—Bret Harte.

For the escape of the Goeben and Breslau, the Royal Navy was responsible, but for the consequences which grew out of that escape the responsibility rests upon La haute Politique at home. The naval failure might have been retrieved within forty-eight hours had our Foreign Office understood the hesitating Turkish mind, and had realised that Souchon’s breach of the Dardanelles Convention—which bars the Straits to foreign warships—had brought to us a Heaven-sent opportunity to cut the bonds of gold and intrigue which bound the Turkish Government to that of Germany. Every Englishman in Constantinople expected that a pursuing English squadron of overwhelming power would immediately appear off the Turkish capital and insist upon the surrender or destruction of the German trespassers. Just as Souchon had passed the Dardanelles unmolested, so Milne with his three battle cruisers—had orders been sent to him—might have passed them on the day following. The Turks own no argument but force, and the greater force would have appeared to them to be the better argument. Milne, had he been permitted by the British Foreign Office, could have followed the Goeben and Breslau to Constantinople and sunk them there before the eyes of the world. Had he done so, the history of the war would have been very different. Upon the Cabinet at home must rest the eternal responsibility for not seeing and not seizing the finest and least hazardous opportunity that has been offered to us of determining by one bold stroke the course of the war. The three English battle cruisers could not have seized Constantinople any more effectively than the English Squadron, without military co-operation, could have seized it seven months later had it succeeded in forcing with its guns the passage of the Narrows. But they could have revealed to the vacillating Turks, as in a lightning flash, that the Allies had the wit to see, and the boldness to grasp the vital opportunities offered by war. But our Government had neither the wit nor the courage, the wonderful chance was allowed to slip by unused, and the costliest failure of the war was consummated in all its tragic fullness.

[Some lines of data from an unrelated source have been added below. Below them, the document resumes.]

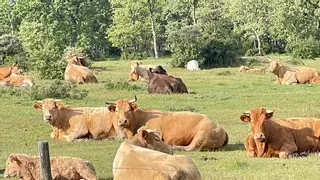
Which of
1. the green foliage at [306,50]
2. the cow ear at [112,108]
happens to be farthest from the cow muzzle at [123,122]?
the green foliage at [306,50]

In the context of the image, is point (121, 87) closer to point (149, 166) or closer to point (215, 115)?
point (215, 115)

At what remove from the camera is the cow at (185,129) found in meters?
14.5

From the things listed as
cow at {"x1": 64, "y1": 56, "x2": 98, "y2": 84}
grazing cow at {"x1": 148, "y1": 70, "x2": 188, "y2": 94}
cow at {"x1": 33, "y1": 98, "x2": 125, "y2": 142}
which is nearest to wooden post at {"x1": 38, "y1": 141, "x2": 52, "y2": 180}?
cow at {"x1": 33, "y1": 98, "x2": 125, "y2": 142}

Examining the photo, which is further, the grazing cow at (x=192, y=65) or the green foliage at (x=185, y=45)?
the green foliage at (x=185, y=45)

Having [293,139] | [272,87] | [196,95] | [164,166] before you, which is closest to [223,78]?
[272,87]

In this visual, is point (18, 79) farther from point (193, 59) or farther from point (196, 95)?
point (193, 59)

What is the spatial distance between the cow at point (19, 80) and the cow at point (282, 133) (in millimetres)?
18545

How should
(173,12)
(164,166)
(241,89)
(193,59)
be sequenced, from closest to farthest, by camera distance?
(164,166) < (241,89) < (193,59) < (173,12)

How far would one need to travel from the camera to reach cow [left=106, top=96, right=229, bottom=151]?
1453 cm

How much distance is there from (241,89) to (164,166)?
843 inches

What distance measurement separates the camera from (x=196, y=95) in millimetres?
26500

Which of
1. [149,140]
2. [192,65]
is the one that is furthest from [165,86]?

All through August and September and right up to the moment when, late in October, Turkey was forced into the war by German pressure, our Foreign Office hugged the belief—God alone knows how acquired—that diplomatic pressure at Constantinople could counteract the display of successful force embodied in the frowning guns of the Goeben and the Breslau. In the eyes of a non-maritime people two modern warships within easy gunshot of their chief city are of more pressing consequence than the Grand Fleet far away. Our Government accepted gladly the preposterous story that these German ships had been purchased by the Turks—with German money—and had been taken over by Turkish officers and crews. It is pitiful to read now the official statement issued on August 15th, 1914, through the newly formed Press Bureau: “The Press Bureau states that there is no reason to doubt that the Turkish Government is about to replace the German officers and crews of the Goeben and Breslau by Turkish officers and crews.” As evidence of Oriental good faith a photograph of the Goeben flying the Turkish naval flag was kindly supplied for publication in English newspapers. What could be more convincing? Then, when the moment was ripe and there was no more need for the verisimilitude of photographs, came the rough awakening, announced as follows:

“On October 29th, without notice and without anything to show that such action was pending, three Turkish torpedo craft appeared suddenly before Odessa. . . . The same day the cruisers Breslau and Hamidieh bombarded several commercial ports in the Black Sea, including Novorossisk and Theodosia. In the forenoon of October 30th, the Goeben bombarded Sevastopol without causing any serious damage. By way of reprisals the Franco-British squadron in the Eastern Mediterranean carried out a demonstration against the forts at the entrance to the Dardanelles at daybreak on November 3rd.”


No comment which I might make could bite more deeply than the bald quotation describing this irruption of Turkey as “without motive and without anything to show that such action was pending.” Caeci sunt oculi cum animus alias res agit—The eyes are blind when the mind is obsessed.